-- Records follows --

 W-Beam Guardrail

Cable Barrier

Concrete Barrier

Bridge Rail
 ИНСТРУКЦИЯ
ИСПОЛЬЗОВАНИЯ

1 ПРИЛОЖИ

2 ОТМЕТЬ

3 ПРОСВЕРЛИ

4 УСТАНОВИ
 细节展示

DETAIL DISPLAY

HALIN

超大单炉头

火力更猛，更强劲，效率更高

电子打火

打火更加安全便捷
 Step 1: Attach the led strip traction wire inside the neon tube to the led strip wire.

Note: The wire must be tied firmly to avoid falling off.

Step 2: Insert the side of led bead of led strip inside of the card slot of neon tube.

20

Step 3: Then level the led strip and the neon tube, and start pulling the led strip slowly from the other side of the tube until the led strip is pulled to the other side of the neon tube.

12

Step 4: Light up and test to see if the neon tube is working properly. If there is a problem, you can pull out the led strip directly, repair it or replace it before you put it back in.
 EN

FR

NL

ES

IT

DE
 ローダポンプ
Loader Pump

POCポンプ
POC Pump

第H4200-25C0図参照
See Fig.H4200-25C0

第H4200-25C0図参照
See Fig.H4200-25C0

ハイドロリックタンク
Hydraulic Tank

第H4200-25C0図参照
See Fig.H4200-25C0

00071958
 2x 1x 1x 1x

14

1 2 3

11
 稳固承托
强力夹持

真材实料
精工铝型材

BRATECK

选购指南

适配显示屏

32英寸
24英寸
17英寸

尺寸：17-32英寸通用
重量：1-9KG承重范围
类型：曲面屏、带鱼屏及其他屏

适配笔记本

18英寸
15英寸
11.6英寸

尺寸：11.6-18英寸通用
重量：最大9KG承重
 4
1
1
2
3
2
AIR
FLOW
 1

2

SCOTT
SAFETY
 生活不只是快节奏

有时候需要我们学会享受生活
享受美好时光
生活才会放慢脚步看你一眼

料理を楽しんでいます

-- Records concluded --

_Instructions to follow_:
Tell how many lines above include "tube", and add no other text.

_Solution to the problem_:
4